Passage provided:

= = = =

# Pics of your grooming kit



## miller123 (Aug 13, 2011)

This kind of goes along with the other thread, pics of your grooming setup, But does anybody have any pics of there grooming kit? just interested in what everybody uses. I don't have any pics right now because im not at my house but i will post some pics when i get back


----------



## TilliesMom (Sep 30, 2010)

kit? LOL I have a little basket that has nail clippers, tooth brush/paste, scissors, brush and combs...


----------



## krandall (Jun 11, 2009)

TilliesMom said:


> kit? LOL I have a little basket that has nail clippers, tooth brush/paste, scissors, brush and combs...


Me too. It's in the photo of my grooming set-up.


----------



## miller123 (Aug 13, 2011)

Ok, Let me explane a bit more. Like pictures of what you use to groom them, like your brushes and stuff


----------



## krandall (Jun 11, 2009)

OK, I did it for you.:biggrin1:

The first photo is my every-day grooming kit. The second photo is things that come in handy from time to time. Some I used more often when he was blowing coat, but keep around a "rescue" tools.


----------



## miller123 (Aug 13, 2011)

Thank you karen, that was exactly was i was looking for. just a visual of what some other people use for grooming.


----------



## Sparkle (May 17, 2012)

Karen, curious about your "mat busters". Are they just for the extreme mats? Or do you straight to these first? I've never used them, but can see them in my future!


----------



## Gabs (Apr 15, 2012)

i had the same question about the mat busters... Are they helpful?

Also, the slickers...what exactly are they used for? Right now I just use my CC 005 comb on Gabby (1yr) as well as a brush for the top of her head (to get the puffy look), should I be adding a slicker too?

and one more  -- do you use the spray bottle with conditioner daily when brushing?

thx so much!!!


----------



## krandall (Jun 11, 2009)

Sparkle said:


> Karen, curious about your "mat busters". Are they just for the extreme mats? Or do you straight to these first? I've never used them, but can see them in my future!

= = = =

Given information:
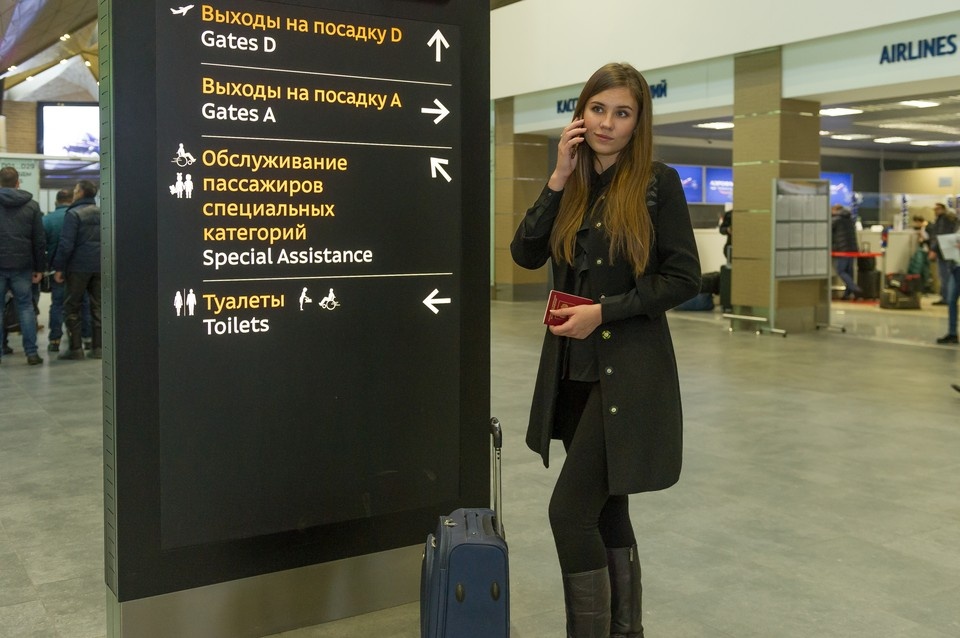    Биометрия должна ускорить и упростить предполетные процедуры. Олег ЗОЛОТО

= = = =

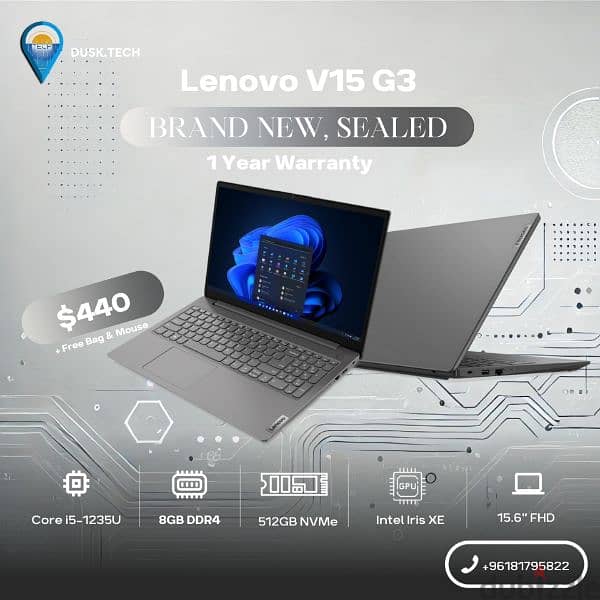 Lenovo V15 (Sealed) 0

= = = =

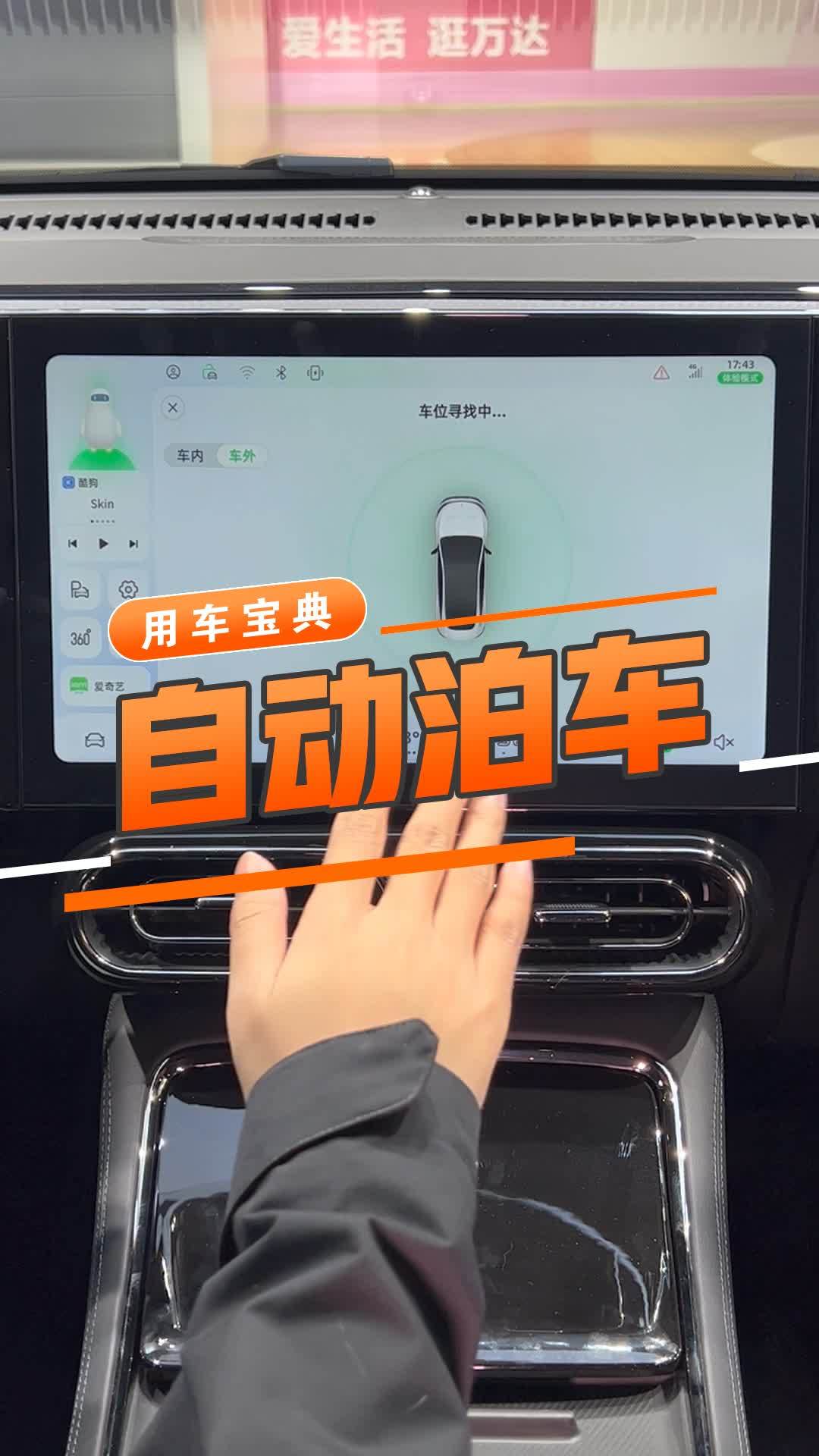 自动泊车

= = = =

Exercise prompt: In the grooming kit thread, which comb does Gabs say she currently uses on Gabby?

Written response: A CC 005 comb.